La mission souligne des faiblesses, elle constate par exemple que "seuls 3 % des conseils de maîtres de cycle 3 observés accueillent un enseignant de collège". Elle s'interroge sur les leviers "qui peuvent permettre aux conseils de maîtres et de maîtres de cycle d’évoluer de manière plus prégnante vers des espaces de décisions collectives et efficaces" et elle en distingue deux, les évaluations et les formations.
Si la pertinence des évaluations nationales standardisées "tend à faire consensus, les difficultés rencontrées par les équipes pour en interpréter les résultats et tracer des pistes de remédiation sont, en revanche, réelles (...). La mission a observé à plusieurs reprises une approche des résultats désordonnée et incomplète." Quant aux évaluations des écoles, elles ont "pu renforcer la cohésion d’équipe".
En ce qui concerne la formation continue des directeurs, elle est "trop brève et insuffisante", mais "la mission a pris connaissance de la constitution fréquente, dans les départements, notamment les plus importants en taille, d’un groupe départemental de directeurs d’école (GDDE) (...). Une culture de coopération entre pairs essaime en France depuis la mise en œuvre des formations en constellations dans le cadre des Plans mathématiques et français", mais "l’institution ne saurait se satisfaire de la construction d’une professionnalité qui s’appuierait sur les temps et démarches informelles entre professionnels".

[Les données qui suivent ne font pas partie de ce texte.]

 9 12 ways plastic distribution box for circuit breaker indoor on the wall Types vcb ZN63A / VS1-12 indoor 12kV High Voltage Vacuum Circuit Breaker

Au total, "si la mission a pu parfois observer des tâtonnements, des maladresses ou des difficultés de pilotage et a pleinement conscience que devenir pilote pédagogique de l’école pour un directeur est un apprentissage qui va se faire avec le temps, des formations ciblées et un accompagnement de proximité, elle tient à souligner l’engagement et l’énergie remarquables des directeurs rencontrés."